Exercise prompt: Every line from the one containing "In this picture, would" through the end of the listing below must be given again exactly, and nothing else; exclude pictures.

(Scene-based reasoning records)
::::
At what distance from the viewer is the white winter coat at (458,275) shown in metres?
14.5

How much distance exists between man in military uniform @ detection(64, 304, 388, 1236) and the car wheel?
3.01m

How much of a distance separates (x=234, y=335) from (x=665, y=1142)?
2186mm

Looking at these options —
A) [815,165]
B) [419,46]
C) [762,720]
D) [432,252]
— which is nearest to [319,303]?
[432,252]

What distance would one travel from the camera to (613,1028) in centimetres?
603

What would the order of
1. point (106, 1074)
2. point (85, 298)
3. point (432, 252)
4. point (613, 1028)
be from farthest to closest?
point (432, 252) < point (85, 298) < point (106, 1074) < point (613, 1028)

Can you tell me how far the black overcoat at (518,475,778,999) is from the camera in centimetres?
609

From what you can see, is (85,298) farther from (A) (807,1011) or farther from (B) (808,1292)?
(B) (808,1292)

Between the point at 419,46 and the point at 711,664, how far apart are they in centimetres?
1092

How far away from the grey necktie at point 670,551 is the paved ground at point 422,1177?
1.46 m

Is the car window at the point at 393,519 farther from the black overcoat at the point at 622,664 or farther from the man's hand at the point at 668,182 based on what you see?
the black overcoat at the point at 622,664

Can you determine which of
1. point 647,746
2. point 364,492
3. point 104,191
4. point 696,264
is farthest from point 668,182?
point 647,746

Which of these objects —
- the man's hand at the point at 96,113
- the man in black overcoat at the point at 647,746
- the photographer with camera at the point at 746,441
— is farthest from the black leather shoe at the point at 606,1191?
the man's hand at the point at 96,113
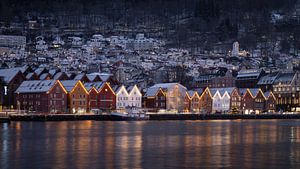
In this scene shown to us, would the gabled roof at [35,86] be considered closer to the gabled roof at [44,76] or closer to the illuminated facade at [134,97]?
the gabled roof at [44,76]

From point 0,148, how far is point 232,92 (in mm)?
93500

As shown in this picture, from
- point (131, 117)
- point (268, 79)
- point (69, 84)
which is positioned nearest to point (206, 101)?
point (131, 117)

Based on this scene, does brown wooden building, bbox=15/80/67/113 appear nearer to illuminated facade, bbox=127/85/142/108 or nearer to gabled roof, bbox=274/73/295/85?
illuminated facade, bbox=127/85/142/108

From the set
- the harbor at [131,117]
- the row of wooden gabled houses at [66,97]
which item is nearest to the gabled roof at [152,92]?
the row of wooden gabled houses at [66,97]

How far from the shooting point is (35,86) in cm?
10475

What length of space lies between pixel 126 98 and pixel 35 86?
16.8 metres

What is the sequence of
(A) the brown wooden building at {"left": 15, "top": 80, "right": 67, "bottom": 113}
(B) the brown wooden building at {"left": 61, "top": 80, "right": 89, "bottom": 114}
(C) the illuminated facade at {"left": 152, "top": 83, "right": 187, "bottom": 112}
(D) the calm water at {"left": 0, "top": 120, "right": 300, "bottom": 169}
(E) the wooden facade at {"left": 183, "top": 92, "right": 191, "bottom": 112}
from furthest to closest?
(E) the wooden facade at {"left": 183, "top": 92, "right": 191, "bottom": 112} → (C) the illuminated facade at {"left": 152, "top": 83, "right": 187, "bottom": 112} → (B) the brown wooden building at {"left": 61, "top": 80, "right": 89, "bottom": 114} → (A) the brown wooden building at {"left": 15, "top": 80, "right": 67, "bottom": 113} → (D) the calm water at {"left": 0, "top": 120, "right": 300, "bottom": 169}

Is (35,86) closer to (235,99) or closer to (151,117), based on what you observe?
(151,117)

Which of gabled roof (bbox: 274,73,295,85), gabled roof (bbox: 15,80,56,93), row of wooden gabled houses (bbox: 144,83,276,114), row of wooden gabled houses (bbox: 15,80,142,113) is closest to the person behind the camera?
gabled roof (bbox: 15,80,56,93)

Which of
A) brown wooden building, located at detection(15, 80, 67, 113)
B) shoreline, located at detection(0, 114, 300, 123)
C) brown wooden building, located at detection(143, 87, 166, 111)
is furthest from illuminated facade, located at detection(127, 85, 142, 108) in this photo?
brown wooden building, located at detection(15, 80, 67, 113)

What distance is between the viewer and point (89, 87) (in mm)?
107750

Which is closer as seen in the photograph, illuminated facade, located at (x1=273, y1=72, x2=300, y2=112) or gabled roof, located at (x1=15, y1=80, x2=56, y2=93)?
gabled roof, located at (x1=15, y1=80, x2=56, y2=93)

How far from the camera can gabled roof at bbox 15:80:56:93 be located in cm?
10269

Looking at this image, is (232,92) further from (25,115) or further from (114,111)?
(25,115)
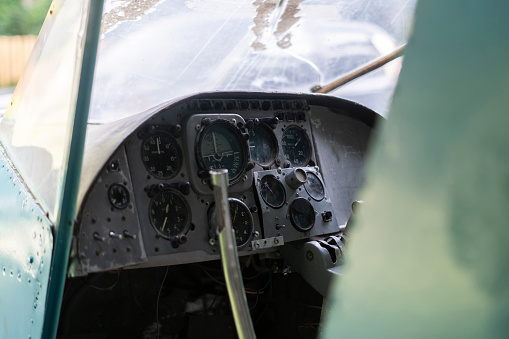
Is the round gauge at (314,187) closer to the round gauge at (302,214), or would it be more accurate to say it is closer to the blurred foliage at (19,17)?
the round gauge at (302,214)

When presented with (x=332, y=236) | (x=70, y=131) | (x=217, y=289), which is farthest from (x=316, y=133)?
(x=70, y=131)

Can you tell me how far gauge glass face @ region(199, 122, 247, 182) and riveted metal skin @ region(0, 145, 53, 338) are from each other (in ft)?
2.71

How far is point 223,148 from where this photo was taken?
2.63 m

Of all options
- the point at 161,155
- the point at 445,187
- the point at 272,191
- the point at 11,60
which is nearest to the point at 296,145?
the point at 272,191

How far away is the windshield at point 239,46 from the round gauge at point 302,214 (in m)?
1.01

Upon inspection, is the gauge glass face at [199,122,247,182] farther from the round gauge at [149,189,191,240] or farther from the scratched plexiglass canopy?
the scratched plexiglass canopy

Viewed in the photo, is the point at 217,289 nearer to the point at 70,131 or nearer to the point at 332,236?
the point at 332,236

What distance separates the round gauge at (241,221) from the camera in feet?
8.50

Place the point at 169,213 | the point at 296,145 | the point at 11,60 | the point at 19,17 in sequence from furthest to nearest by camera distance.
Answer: the point at 19,17 < the point at 11,60 < the point at 296,145 < the point at 169,213

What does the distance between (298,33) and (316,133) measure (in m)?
1.42

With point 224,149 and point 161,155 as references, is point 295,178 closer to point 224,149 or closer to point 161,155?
point 224,149

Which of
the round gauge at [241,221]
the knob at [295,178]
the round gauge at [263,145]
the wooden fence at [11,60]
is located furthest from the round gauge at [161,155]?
the wooden fence at [11,60]

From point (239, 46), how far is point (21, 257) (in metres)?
2.64

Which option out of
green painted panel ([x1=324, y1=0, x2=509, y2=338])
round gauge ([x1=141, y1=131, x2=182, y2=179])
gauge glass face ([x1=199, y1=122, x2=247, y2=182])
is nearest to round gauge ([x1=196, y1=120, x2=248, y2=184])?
gauge glass face ([x1=199, y1=122, x2=247, y2=182])
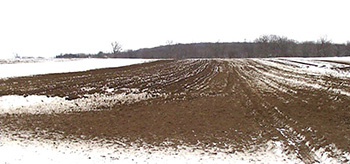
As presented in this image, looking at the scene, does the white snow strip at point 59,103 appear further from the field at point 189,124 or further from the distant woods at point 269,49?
the distant woods at point 269,49

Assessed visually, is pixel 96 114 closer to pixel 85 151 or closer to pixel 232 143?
pixel 85 151

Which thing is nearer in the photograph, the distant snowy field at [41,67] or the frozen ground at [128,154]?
the frozen ground at [128,154]

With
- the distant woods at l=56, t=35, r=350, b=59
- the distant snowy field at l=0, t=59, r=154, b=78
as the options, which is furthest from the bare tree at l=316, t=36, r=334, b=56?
the distant snowy field at l=0, t=59, r=154, b=78

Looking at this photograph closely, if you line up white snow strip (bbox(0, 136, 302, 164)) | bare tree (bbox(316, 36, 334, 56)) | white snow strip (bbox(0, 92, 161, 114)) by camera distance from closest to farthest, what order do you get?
white snow strip (bbox(0, 136, 302, 164)) → white snow strip (bbox(0, 92, 161, 114)) → bare tree (bbox(316, 36, 334, 56))

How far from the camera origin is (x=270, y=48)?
Result: 102 metres

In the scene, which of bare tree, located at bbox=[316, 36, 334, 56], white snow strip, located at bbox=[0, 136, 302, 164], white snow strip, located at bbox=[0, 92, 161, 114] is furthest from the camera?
bare tree, located at bbox=[316, 36, 334, 56]

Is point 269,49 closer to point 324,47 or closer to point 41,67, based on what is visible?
point 324,47

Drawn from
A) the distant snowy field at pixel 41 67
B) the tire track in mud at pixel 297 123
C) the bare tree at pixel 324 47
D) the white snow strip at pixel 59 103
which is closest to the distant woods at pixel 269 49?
the bare tree at pixel 324 47

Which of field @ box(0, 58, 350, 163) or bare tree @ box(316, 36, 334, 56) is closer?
field @ box(0, 58, 350, 163)

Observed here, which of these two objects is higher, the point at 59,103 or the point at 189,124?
the point at 59,103

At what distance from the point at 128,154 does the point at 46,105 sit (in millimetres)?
7433

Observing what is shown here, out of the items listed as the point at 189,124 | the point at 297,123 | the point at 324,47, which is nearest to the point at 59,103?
the point at 189,124

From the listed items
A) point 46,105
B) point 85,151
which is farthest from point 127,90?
point 85,151

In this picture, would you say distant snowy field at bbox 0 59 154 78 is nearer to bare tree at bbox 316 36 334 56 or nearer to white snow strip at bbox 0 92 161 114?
white snow strip at bbox 0 92 161 114
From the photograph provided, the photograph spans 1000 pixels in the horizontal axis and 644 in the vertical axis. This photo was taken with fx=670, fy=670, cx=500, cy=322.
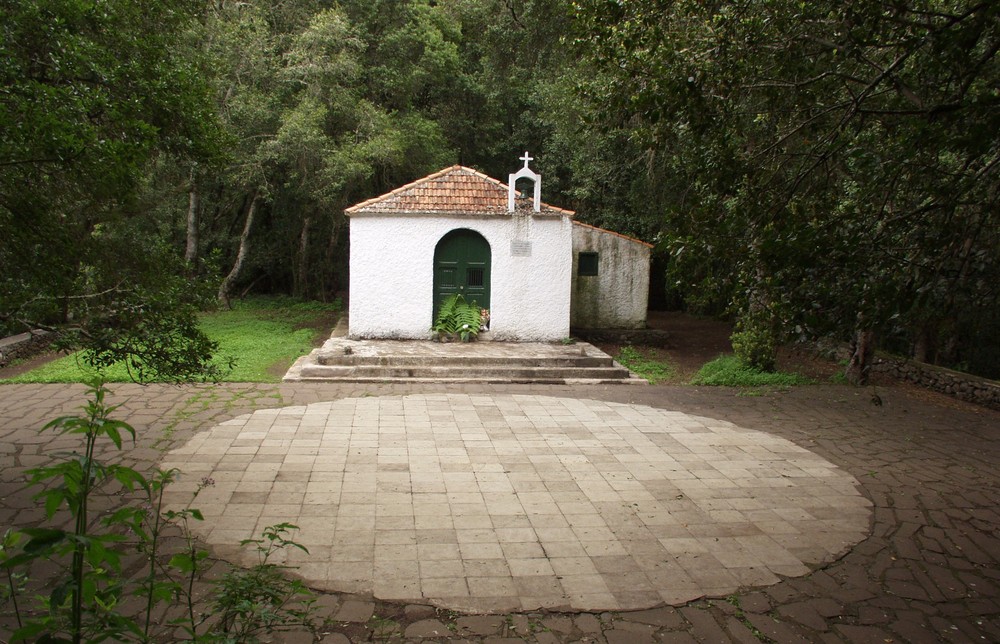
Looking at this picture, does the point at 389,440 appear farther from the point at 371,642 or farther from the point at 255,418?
the point at 371,642

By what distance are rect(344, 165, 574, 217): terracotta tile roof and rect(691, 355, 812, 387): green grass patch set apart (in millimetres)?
4139

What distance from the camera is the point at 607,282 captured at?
612 inches

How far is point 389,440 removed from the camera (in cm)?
750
::::
In response:
In this picture, would you say distant snowy field at bbox 0 59 154 78 is nearer to bare tree at bbox 316 36 334 56 or nearer to white snow strip at bbox 0 92 161 114?
white snow strip at bbox 0 92 161 114
From the photograph provided, the photograph spans 1000 pixels in the horizontal axis and 644 in the vertical axis. This photo was taken with fx=670, fy=670, cx=500, cy=322.
Looking at this picture, does the point at 389,440 appear farther from the point at 371,642 or farther from the point at 255,418?
the point at 371,642

By what distance are rect(344, 165, 574, 217): terracotta tile roof and rect(691, 355, 812, 387): green grass patch set apart (in millimetres)?
4139

What distance from the camera is the point at 607,282 captured at?
612 inches

How far is point 389,440 removed from the camera (in cm)?
750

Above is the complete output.